====== Passage provided ======

Monoclonal gammopathy of unknown significance (MGUS) Patients with MGUS develop myeloma, macroglobulinemic lymphoma, or amyloidosis at a rate of 1% per year.

Signs and symptoms

The clinical features of multiple myeloma are variable. Findings that suggest the diagnosis include lytic bone lesions, anemia, azotemia, hypercalcemia, and recurrent infections. Approximately 30% of patients are free of symptoms and are diagnosed on routine physicals with abnormal laboratory studies including elevation of serum protein.

Bone disease Bone pain, especially from compression fractures of the vertebrae or ribs, is the most common symptom. At diagnosis, 70% of patients have lytic lesions, which are due to accelerated bone resorption. These changes are induced by factors modulating osteoclastic activity and produced by the bone marrow microenvironment and, to a lesser extent, myeloma cells. These factors include interleukin (IL)-1B, tumor necrosis factor (TNF)-α, and IL-6 as well as newly identified factors such as osteoprotogerin, TNF-related activation-induced cytokine (TRANCE), mip-1–alpha, and receptor activator of nuclear factor kappa B (RANK) ligand. DKK-1 has been described as a soluble factor produced by multiple myeloma cells inhibiting osteoblastic activity.

Anemia Normocytic, normochromic anemia is present in 60% of patients at diagnosis. It is due primarily to the decreased production of red blood cells by marrow, infiltration with plasma cells, and the suppressive effect of various cytokines. Patients with renal failure may also have decreased levels of erythropoietin, which can worsen the degree of anemia.

====== Material supplied ======

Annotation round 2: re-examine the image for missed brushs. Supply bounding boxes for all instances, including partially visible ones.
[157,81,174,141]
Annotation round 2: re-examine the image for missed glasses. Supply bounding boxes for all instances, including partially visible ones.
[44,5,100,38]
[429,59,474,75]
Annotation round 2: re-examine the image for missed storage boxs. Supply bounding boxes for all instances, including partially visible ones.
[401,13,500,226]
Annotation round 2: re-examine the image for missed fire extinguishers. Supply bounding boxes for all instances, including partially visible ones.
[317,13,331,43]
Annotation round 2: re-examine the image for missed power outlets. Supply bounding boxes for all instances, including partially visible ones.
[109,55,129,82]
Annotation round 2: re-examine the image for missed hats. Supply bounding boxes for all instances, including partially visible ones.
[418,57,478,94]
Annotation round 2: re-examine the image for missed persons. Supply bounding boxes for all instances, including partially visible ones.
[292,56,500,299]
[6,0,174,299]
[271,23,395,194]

======

- **Questions**
[1] Recast the paragraph beginning "Anemia Normocytic, normochromic anemia" from the multiple myeloma passage as a brief list that keeps its main facts.
[2] Carry the multiple myeloma passage forward, beginning after its final sentence.

- **Results by task**
[1]
- Normocytic, normochromic anemia is present in 60% of patients at diagnosis.
- It results mainly from decreased red blood cell production by the marrow, plasma cell infiltration, and the suppressive effect of various cytokines.
- In patients with renal failure, decreased erythropoietin levels can worsen the anemia.

[2]
Hypercalcemia Among newly diagnosed patients, 20% have hypercalcemia (corrected serum calcium level > 11.5 mg/dL) secondary to progressive bone destruction, which may be exacerbated by prolonged immobility. Hypercalcemia should be suspected in patients with myeloma who have nausea, fatigue, confusion, polyuria, or constipation. It may suggest high tumor burden. It should be considered an oncologic emergency and requires prompt treatment.

Renal failure Approximately 20% of patients present with renal insufficiency and another 20% to 40% develop this complication in later phases of the disease. Light-chain cast nephropathy is the most common cause of renal failure. Additional causes include hypercalcemia, dehydration, and hyperuricemia. Less commonly, amyloidosis, light-chain deposition disease, nonsteroidal anti-inflammatory agents taken for pain control, intravenous radiographic contrast administration, and calcium stones may contribute to renal failure. More recently, bisphosphonate therapy has been associated with renal failure.